Tuesday, March 15, 2016


 

Cost and Price of Quality  IT Monitoring
Everything you want is life has a price connected to it.  There’s a price to pay if you
want things better , a price to leaving things as they are, a price for everything.

Harry Brown (1933-2006), Libertarian candidate for president, 2000
Based on a survey of 1000 doctors,  Health IT News reports that individual doctor  in private practice spend more than $40,000 each to monitor quality through their electronic medical records,  for a grand total of $15.4 billion in you include all physicians.    Doctors devote 2.6 hours on a week on this effort,  and they and their staff spend 15.1 hours a week  feeding data to their electronic records.   Seventy five percent of the  surveyed doctors say they waste time and  money on measures that aren’t clinically revelant.
In 2009,  the Obama administration decided to pay $27 billion to doctors and hospitals to encourage them to install electronic medical records (EMRs).   These EMRs would allow government and insurers to gather  data that would allow them to measure outcomes,  and supposedly, to identify doctors with good outcomes,  to weed out doctors with bad outcomes,  and to reward the good doctors,  and penalize the bad doctors.

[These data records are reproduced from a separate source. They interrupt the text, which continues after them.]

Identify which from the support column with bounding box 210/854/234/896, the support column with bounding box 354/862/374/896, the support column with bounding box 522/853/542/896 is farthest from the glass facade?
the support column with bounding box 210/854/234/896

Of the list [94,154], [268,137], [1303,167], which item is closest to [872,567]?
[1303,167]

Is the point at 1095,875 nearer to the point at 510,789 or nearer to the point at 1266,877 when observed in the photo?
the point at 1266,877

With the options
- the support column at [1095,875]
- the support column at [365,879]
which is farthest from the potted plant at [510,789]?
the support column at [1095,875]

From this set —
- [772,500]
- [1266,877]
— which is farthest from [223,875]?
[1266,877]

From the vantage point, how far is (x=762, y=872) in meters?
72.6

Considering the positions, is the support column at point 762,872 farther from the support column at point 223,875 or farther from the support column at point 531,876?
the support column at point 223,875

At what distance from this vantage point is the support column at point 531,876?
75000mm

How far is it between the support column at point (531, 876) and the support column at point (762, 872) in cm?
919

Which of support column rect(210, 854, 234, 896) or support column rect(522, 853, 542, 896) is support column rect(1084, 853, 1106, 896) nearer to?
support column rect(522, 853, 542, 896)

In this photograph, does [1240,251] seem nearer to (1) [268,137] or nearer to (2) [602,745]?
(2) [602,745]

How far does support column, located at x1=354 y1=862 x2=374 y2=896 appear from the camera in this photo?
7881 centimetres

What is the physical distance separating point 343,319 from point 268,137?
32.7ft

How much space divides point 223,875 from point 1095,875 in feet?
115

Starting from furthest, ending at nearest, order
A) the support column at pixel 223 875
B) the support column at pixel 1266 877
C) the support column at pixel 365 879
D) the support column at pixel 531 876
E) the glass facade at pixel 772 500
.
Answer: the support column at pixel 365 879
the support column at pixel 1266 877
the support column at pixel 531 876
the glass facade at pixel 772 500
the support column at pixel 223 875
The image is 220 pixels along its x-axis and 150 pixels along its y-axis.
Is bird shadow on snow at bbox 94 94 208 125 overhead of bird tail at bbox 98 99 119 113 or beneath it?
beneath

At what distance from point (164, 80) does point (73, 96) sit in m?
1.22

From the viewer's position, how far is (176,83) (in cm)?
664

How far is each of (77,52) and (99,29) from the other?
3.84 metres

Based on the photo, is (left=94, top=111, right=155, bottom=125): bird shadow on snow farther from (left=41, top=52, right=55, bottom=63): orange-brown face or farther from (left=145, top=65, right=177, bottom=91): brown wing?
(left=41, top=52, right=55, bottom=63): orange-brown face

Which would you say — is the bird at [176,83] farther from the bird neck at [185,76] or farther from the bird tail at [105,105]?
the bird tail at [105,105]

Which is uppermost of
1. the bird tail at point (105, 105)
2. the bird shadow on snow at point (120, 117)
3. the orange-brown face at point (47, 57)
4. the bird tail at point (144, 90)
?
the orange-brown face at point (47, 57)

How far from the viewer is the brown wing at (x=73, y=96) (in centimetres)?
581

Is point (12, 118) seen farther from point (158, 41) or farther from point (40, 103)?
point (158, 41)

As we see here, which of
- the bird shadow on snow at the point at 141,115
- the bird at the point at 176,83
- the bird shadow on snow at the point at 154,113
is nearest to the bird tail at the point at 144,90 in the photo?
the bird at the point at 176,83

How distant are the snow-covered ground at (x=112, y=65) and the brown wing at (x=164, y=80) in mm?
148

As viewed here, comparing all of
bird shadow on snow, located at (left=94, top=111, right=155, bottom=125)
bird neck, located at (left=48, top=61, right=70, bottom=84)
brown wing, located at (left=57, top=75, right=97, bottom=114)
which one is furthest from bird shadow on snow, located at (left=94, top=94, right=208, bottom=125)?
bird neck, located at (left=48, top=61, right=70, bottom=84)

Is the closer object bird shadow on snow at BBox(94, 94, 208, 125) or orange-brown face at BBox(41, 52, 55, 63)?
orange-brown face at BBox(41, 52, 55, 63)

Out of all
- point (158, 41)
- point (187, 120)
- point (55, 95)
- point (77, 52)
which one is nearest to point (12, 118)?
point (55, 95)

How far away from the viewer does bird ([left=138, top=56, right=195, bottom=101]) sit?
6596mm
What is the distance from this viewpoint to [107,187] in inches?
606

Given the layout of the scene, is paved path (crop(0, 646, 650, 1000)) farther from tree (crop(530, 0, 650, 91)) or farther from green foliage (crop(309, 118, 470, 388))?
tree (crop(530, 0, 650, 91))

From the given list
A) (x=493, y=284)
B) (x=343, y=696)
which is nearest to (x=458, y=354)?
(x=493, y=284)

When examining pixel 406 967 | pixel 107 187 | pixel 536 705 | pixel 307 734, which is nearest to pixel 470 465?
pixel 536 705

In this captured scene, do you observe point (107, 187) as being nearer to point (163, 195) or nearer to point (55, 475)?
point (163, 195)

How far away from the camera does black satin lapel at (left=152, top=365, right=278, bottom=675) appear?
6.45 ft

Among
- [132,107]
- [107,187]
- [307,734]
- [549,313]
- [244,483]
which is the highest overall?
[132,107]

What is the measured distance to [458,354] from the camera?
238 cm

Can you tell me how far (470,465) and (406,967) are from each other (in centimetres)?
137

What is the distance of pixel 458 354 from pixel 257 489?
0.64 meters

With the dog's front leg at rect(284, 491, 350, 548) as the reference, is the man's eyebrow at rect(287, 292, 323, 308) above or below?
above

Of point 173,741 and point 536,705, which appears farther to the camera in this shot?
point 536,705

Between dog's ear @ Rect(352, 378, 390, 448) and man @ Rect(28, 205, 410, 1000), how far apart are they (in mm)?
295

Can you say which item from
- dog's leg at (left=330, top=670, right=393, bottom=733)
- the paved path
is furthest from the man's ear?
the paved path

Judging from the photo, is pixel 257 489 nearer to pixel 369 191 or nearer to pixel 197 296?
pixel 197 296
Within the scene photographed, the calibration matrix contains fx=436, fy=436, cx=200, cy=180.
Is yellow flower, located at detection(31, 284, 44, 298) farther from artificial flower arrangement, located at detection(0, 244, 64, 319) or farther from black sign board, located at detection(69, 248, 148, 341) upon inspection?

Today 83% of physicians have electronic medical records.
Collectively doctors  spent $15.4 billion  in 2015 –  to maintain their  EHRs,   hiring of staff to enter data,  time spent figuring out what codes to use,  grappling with indecipherable  computer screens,  with  less  patient eye contact,  less watching of  patient  body language,  less  listening to patient  histories,  less physician contact during  examinations,  all  of which doctors claim,  does not advance quality of care.
In other words,  in the opinion of  3/4s of doctors surveyed,  the price of measuring “quality” are high overhead  costs,  less patient contact,  and time spent on busywork.   Unfortunately, to  escape  time, money, and effort expended on EMRs,  many  physicians are escaping electronic hassles and drudgeries by becoming hospital employees,  retiring early,  or entering concierge  practices,  where EMRs are not required.
It’s important, of course,  to put EMRs in perspective.  In the opinion of federal overseers,  “In God we trust, all others use data.” The  theoretical  virtue of EMRs is that  the records contain essential information on the patient’s  medical history, including past medical records, lab tests, X-rays and other imaging studies.  
If  only every patient  could carry their medical record from doctor to doctor in a thumb drive and could insert it into the new doctor’s EMR,  the patient’s record  would end  misunderstandings and duplicate testing,  But we are not there yet,   and many EMRs do not accept data from other EMRs.  
 Ideally,  EMRs could reduce medical errors, end duplications, engage patients in their own care, create coordination of care.  Presently, however, EHRs are clunky to use and to interpret,  and most do not contain a narrative history of the patient’s history and do not accept doctors’ dictations,   their normal way of communicating with other doctors.   And most physicians do not consider to be either doctor-friendly or useful. Perhaps some day we shall total transparency ,  even total access to charts and doctors’ clinical notes,  but we are not there yet.
"On top of the obscene waste of billions of dollars each year on quality measures, the most alarming thing about this study of MGMA member practices is that nearly three-fourths of the groups reported being measured on quality measures that are not clinically relevant," said Halee Fischer-Wright, MD., MGMA's president and CEO, in a statement.
"The vast majority also stated current measures are useless for improving patient care," she added. "This study proves that the current top-down approach has failed. It serves no purpose to have over three thousand competing measures of quality across government and private initiatives."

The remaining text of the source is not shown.